Baro Başkanı İlhan, "Hukuk devleti, kuvvetler ayrılığı, yaşama hakkı, kişi hürriyeti ve güvenliği, özel hayatın gizliliği ve konut dokunulmazlığı, toplantı ve gösteri yürüyüşü düzenleme hakkı, çalışma hakkı ve ödevi, olağanüstü hal ilanı yetkisi, yargı yetkisi, kanuni hâkim güvencesi ile mahkemelerin bağımsızlığı ilkeleri olmak üzere Anayasa'nın toplam 15 maddesine aykırılık içermektedir." dedi. Tasarı incelendiğinde Avrupa İnsan Hakları Sözleşmesi'nin 5. maddesinde yer alan kişi özgürlüğü ve güvenliği hakkı, 6. maddesinde yer alan adil yargılanma hakkı, 10. maddesinde yer alan ifade özgürlüğü ve 11. maddesinde yer alan toplanma özgürlüğü haklarını sınırlandırmaya yönelik düzenlemeler getirildiğinin anlaşıldığını söyledi.

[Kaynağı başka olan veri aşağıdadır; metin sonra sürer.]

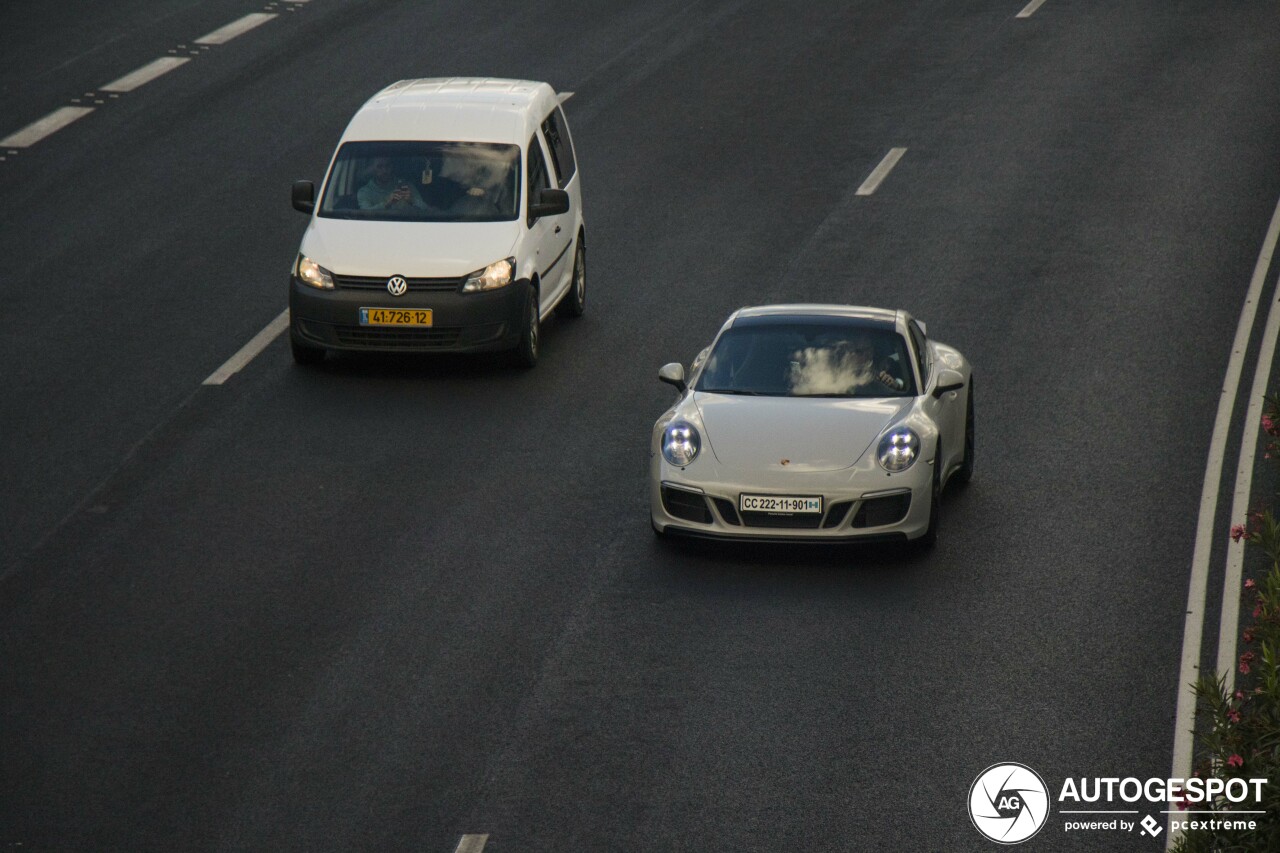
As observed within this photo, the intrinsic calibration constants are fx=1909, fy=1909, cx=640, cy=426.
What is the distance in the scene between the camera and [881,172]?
899 inches

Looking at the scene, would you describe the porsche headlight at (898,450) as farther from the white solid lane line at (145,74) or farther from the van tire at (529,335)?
the white solid lane line at (145,74)

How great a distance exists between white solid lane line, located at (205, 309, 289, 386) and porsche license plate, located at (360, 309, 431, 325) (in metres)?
1.25

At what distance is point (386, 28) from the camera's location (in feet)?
96.0

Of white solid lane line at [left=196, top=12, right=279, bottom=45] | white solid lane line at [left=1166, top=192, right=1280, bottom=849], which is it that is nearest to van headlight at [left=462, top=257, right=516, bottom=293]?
white solid lane line at [left=1166, top=192, right=1280, bottom=849]

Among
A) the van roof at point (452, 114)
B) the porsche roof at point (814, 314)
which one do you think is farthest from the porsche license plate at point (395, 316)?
the porsche roof at point (814, 314)

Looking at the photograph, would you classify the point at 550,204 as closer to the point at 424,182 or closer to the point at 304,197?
the point at 424,182

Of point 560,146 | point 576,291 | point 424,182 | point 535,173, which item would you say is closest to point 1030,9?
point 560,146

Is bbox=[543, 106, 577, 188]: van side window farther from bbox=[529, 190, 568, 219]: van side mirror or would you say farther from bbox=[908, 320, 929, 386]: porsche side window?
bbox=[908, 320, 929, 386]: porsche side window

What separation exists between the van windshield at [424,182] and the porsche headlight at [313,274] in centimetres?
77

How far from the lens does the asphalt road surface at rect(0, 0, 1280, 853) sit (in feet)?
31.0

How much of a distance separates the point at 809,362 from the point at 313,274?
16.3 feet

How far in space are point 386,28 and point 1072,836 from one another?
74.5ft

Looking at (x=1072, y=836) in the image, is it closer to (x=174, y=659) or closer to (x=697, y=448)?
(x=697, y=448)

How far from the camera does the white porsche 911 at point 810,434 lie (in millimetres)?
11961
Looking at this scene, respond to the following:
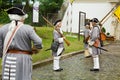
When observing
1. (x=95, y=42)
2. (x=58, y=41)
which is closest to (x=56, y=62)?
(x=58, y=41)

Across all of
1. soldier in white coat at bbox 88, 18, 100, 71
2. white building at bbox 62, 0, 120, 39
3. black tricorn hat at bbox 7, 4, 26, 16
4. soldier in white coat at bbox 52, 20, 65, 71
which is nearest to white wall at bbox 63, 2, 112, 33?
white building at bbox 62, 0, 120, 39

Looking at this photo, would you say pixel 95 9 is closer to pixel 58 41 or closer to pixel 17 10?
pixel 58 41

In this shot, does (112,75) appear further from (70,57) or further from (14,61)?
(14,61)

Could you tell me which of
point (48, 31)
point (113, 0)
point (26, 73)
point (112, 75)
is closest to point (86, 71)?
point (112, 75)

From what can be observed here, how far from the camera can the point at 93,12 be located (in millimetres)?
38219

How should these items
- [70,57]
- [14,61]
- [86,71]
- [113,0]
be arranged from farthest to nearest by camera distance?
[113,0], [70,57], [86,71], [14,61]

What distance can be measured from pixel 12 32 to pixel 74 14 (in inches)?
1264

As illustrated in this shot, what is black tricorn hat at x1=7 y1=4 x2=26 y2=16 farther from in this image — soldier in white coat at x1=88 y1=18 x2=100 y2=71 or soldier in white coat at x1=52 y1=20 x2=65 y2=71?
soldier in white coat at x1=88 y1=18 x2=100 y2=71

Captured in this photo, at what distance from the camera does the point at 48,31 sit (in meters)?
28.2

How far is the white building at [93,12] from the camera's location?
37594mm

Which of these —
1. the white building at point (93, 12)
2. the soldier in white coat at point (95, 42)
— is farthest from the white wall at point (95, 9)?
the soldier in white coat at point (95, 42)

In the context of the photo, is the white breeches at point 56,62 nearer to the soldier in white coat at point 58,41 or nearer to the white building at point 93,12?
the soldier in white coat at point 58,41

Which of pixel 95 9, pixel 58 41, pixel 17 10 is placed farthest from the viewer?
pixel 95 9

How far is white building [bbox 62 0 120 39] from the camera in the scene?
37.6 metres
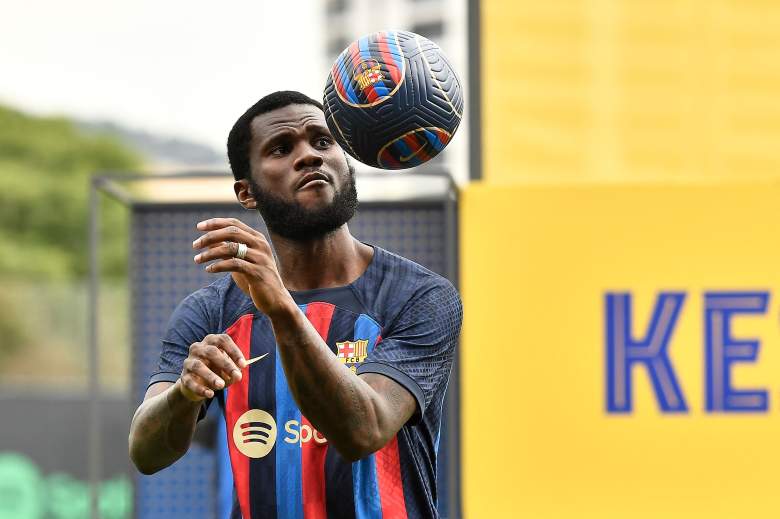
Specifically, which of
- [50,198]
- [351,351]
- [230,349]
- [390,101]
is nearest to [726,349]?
[390,101]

'SAVCI YERİNE, POLİS VE JANDARMA KARAR VERECEK'

Tasarının 1. maddesiyle kişilerin özel alanları olan üstü, kişisel eşyası ve arabasının aranması için hâkim ve adli bir makam olan savcı yerine, "kolluk amiri" adı altında polis ve jandarma görevlileri tarafından karar verileceğini belirten İlhan, "Polise bireysel suçlarda 24 saat, toplu suçlarda 48 saatlik gözaltı yetkisi verilmek istenmektedir. Mevcut durumda gözaltı kararını savcı verir. Tasarıda ise polise, yakaladıklarını savcıya haber vermeden 24 saat, toplu suçlarda 48 saat alıkoyabilme yetkisi verilmek istenmektedir. Bu adım, pratikte gözaltında geçen ilk 24 saatin, toplu suçlarda 48 saatin yargısal denetimin tamamen dışına çıkması anlamına gelecektir. Mevcut durumda savcı ve yargıç denetimi varken dahi birçok işkence vakası yaşanırken ilk 24 saati yargısal denetimden kaçırılmış bir gözaltı kurumunda, işkence vakalarının artması sürpriz olmayacaktır. Bu nedenle bu değişiklik teklifi, açıkça işkence ve kötü muamele konusunda polise izin verilmesi anlamına gelmektedir." diye konuştu.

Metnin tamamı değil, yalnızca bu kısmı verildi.